Educational work had already begun to be implemented under his predecessor Canon Leigh with the establishment of St Marys National Schools. By 1891, Church Day Schools for boys, girls and infants known as Bute Terrace and Bute Town Schools, and mixed schools in Bute Lane and Temperance Town were established, as well as Sunday Schools and Bible classes.
Fr Jones ensured that the Eucharist was at the heart of Parish life, with three celebrations on a Sunday and each day throughout the week, and he placed great emphasis on teaching the catholic heritage of the Christian faith, and on catholic ceremonial.
Although changes were gradual, they were met with heated opposition from those who had been nurtured by the evangelical tradition of previous incumbents, and many changes were only implemented after he had retired, carried along by the momentum and foundation he had created.

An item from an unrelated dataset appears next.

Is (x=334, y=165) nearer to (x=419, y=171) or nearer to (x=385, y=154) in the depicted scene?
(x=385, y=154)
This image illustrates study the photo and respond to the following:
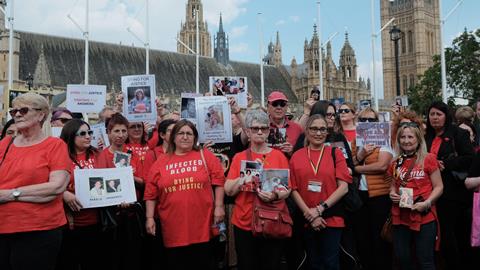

St Paul’s Free Church of England – a church of a sect which broke away from Anglicanism in the nineteenth century and held determined Protestant ideas – were particularly objectionable. Under their influence, worshippers of St Mary’s who disagreed with their Vicar, bought a site for £2000 near the Pier Head. A temporary iron church was opened in 1878. In 1894 the foundation stone of a permanent building was laid by the Bishop of Llandaff and the completed church of St Stephen was consecrated in 1912.
Despite, the objections, Fr Jones’ commitment and resilience, his compassion and care and determination and catholic faith meant that, by the time of his retirement in 1903, he had achieved his purpose. When he died in 1906 Father Arthur, as he had become known across the city, was buried from St Mary’s amid scenes of universal grief and mourning
Fr Griffith Arthur Jones
The former St Stephen's Church, consecrated in 1912, the spiritual home for those who objected to the changes implemented by Fr Jones.